It’s a funny week, even if nobody seems to remember what “funny” means anymore.
I didn’t laugh at Dave Chappelle’s SNL monologue. I walked out of the room during the big announcement the other night (one too many lies) even if I remember Trump’s presidency as a brief golden age for comics.
Tonight not only did I need to laugh, but I needed to feel okay about laughing. Thank God I got my fix, watching Gay for Pay with Blake and Clay, a gay for pay production in association with Crow’s Theatre: where tonight was opening night. It’s a Fringe Show getting a well-deserved revival, written by Daniel Krolik and Curtis Campbell starring Jonathan Wilson and Krolik, directed by Campbell.

The premise is that we in the audience are a bunch of straight male actors, looking to get work in film or theatre, taking a training seminar with two gay actors showing us how to be gay. It’s not such a crazy premise when you recall that gender and modern life are totally performative nowadays.
One of the great things to notice about Gay for Pay with Blake and Clay is that, wow, being gay is so normal now that we can joke about it, about the sex, the body parts, the clichés.
Or so it seems.
But I’m looking through the filter of some of the other questions of representation that I’m thinking of lately. There’s Kent Monkman’s indigenous drag-queen persona, regularly confronting me with the question “is it okay to laugh at this”? On the weekend Dave Chappelle seemed to be an angry separatist uninterested in any kind of reconciliation.

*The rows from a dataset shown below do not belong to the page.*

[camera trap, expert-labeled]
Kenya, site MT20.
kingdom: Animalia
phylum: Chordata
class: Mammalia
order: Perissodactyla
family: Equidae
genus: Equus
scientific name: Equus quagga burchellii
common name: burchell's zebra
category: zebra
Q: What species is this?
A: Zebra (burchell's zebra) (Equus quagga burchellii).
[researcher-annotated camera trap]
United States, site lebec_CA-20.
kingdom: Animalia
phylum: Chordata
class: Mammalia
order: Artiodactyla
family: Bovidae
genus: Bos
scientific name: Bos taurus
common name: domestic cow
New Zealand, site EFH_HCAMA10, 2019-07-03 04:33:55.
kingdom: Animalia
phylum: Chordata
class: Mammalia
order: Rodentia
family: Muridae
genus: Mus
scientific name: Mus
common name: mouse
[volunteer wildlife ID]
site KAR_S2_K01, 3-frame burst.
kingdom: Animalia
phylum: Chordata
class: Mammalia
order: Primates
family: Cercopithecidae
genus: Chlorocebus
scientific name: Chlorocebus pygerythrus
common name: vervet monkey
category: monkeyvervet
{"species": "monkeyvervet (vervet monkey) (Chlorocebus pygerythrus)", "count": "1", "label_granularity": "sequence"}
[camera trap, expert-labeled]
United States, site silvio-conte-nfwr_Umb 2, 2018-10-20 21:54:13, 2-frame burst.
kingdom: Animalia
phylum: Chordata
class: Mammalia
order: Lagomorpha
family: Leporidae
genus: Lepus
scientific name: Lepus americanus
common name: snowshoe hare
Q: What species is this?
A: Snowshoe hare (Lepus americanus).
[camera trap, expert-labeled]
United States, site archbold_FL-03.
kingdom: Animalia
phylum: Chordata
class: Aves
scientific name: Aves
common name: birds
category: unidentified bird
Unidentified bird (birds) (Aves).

Tonight’s show was magical, as we segue from this ongoing laughter, possibly improper and even sexist, to gradually noticing that there’s some very serious questions underlying the show. We get to have our cake (laughter) and eat it too (the serious politics underlying the show). No guilt.
Forgive me if I sound too serious in writing this. But I laughed through most of the show, while many around me laughed even more than I did. This is a show that deserves to be seen and heard. Opening night was made up of people who knew about the show and came ready to laugh.
If you need a laugh, if you want to feel okay about your laughter, or if you’re just an actor who wants to find out how to play a gay man? see Gay for Pay with Blake and Clay, at Crow’s until November 27th.
There’s a bonus if like me you’re hesitant about being in a theatre without a mask. This show requires the audience to wear masks.